2.3. Safety Standards

Within the SAFEPOWER architecture, the use of LPT has been aligned with safety standard recommendations when addressing the challenges described in the previous section, specifically with the reference standard for embedded electronics safety-related systems IEC-61508.

The IEC-61508 (Section 3 Annex F.5) requires achieving temporal independence between software elements hosted on a single computer system, and it recommends deterministic scheduling techniques, like time-triggered architectures or time slice approaches supported by worst case execution time analysis, to demonstrate statically that timing requirements for each element are met. Thus, static resource allocation is highly recommended over dynamic reconfiguration (Section 3 Annex A.2).

Aligned with this safety standard requirement, the SAFEPOWER architecture relies on the static planning of the LPT based on system modes (or low-power modes). LPT are activated only within predefined modes, for which the timing behaviour has been statically assessed. Additionally, mode transition is justified using “graceful degradation” (Section 3 Annex A.2) by dropping less critical functions, which is a highly recommended technique by the safety standard. At runtime, only the switching between predefined modes is managed, which is the responsibility of the hypervisor within the SAFEPOWER architecture.

3. The SAFEPOWER Reference Architecture

3.1. Overview

The SAFEPOWER reference architecture (see Figure 1a) consists of a tile-based architecture, which is connected via a time-triggered network on chip. The tiles can contain various processors and peripherals. Tiles can be managed by a Type-1 hypervisor [13] running on the tile’s hardware and allowing for an arbitrary amount of user partitions. The hypervisor provides a monitoring partition to which dedicated hardware monitors are connected.
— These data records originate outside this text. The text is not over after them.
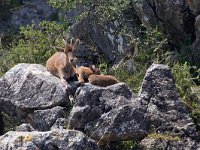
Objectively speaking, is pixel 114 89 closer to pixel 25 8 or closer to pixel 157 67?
pixel 157 67

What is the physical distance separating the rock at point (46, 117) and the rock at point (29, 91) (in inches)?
6.9

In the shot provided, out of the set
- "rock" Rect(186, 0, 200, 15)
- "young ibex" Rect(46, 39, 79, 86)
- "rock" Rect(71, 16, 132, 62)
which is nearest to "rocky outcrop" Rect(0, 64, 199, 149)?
"young ibex" Rect(46, 39, 79, 86)

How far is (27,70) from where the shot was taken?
16984mm

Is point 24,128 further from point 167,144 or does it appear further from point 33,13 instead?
point 33,13

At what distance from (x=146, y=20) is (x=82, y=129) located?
567 centimetres

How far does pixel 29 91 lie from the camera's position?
16.5 m

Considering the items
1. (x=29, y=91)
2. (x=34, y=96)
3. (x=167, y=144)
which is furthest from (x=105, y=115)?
(x=29, y=91)

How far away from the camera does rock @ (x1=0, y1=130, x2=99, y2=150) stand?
13.7 meters

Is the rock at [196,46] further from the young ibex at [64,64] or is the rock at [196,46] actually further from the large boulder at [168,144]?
the large boulder at [168,144]

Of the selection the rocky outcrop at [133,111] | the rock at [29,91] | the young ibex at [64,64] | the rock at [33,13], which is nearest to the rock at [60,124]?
the rocky outcrop at [133,111]

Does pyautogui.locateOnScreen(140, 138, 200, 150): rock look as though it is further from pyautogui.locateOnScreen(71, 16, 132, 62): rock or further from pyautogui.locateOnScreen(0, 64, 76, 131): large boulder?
pyautogui.locateOnScreen(71, 16, 132, 62): rock

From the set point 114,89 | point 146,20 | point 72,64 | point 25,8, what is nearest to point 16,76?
point 72,64

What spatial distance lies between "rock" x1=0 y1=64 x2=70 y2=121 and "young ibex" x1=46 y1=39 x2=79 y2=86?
173 millimetres

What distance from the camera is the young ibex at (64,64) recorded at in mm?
16562
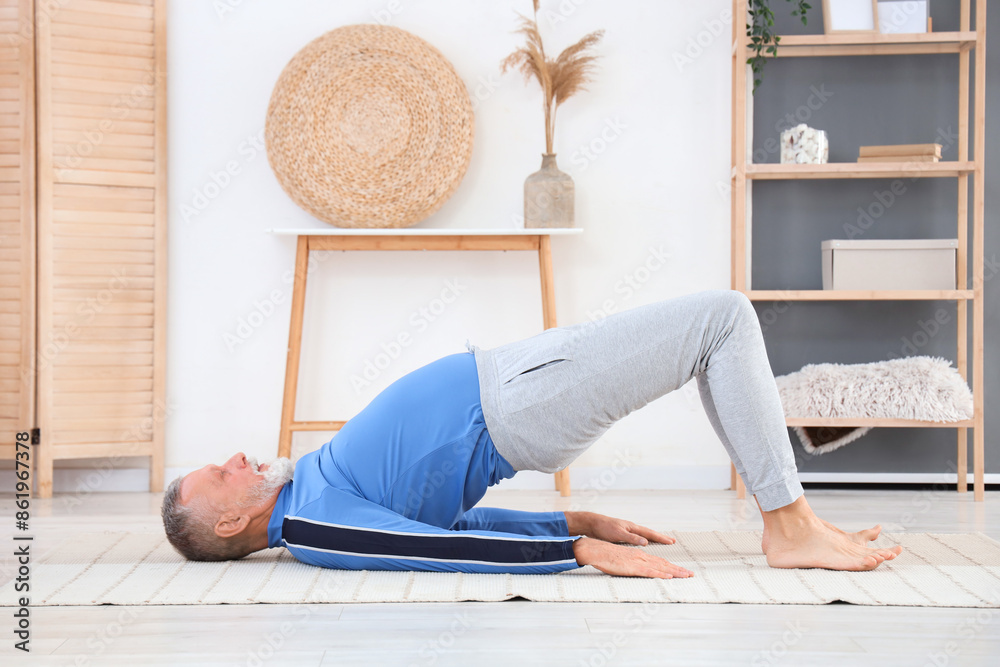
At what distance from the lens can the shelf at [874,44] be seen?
2566 millimetres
The monitoring partition can poll the monitored values and enables the hypervisor to react to system changes.

To reduce the complexity, unmanaged tiles, also called bare-metal tiles, are not organized by a hypervisor. To establish a transparent view on the system for applications, the unmanaged tiles implement a light version of the hypervisor application interface. This way, applications can be mapped to different tiles without extra effort. Each tile is connected via an NI to a time-triggered NoC. The time-triggered behaviour is executed based on a pre-computed communication schedule that triggers the message injection times.

The SAFEPOWER reference platform has been defined with enough abstraction level so that it can be implemented regardless of the platform or any other details like the hypervisor used in a multicore platform or the communication used among processors. An example implementation for the Xilinx Zynq SoC can be seen in Figure 1b. Besides the single tiles and the time-triggered network, the main components of the suggested architecture (shown in Figure 1a) are described in brief below. For more a detailed description, please refer to [19].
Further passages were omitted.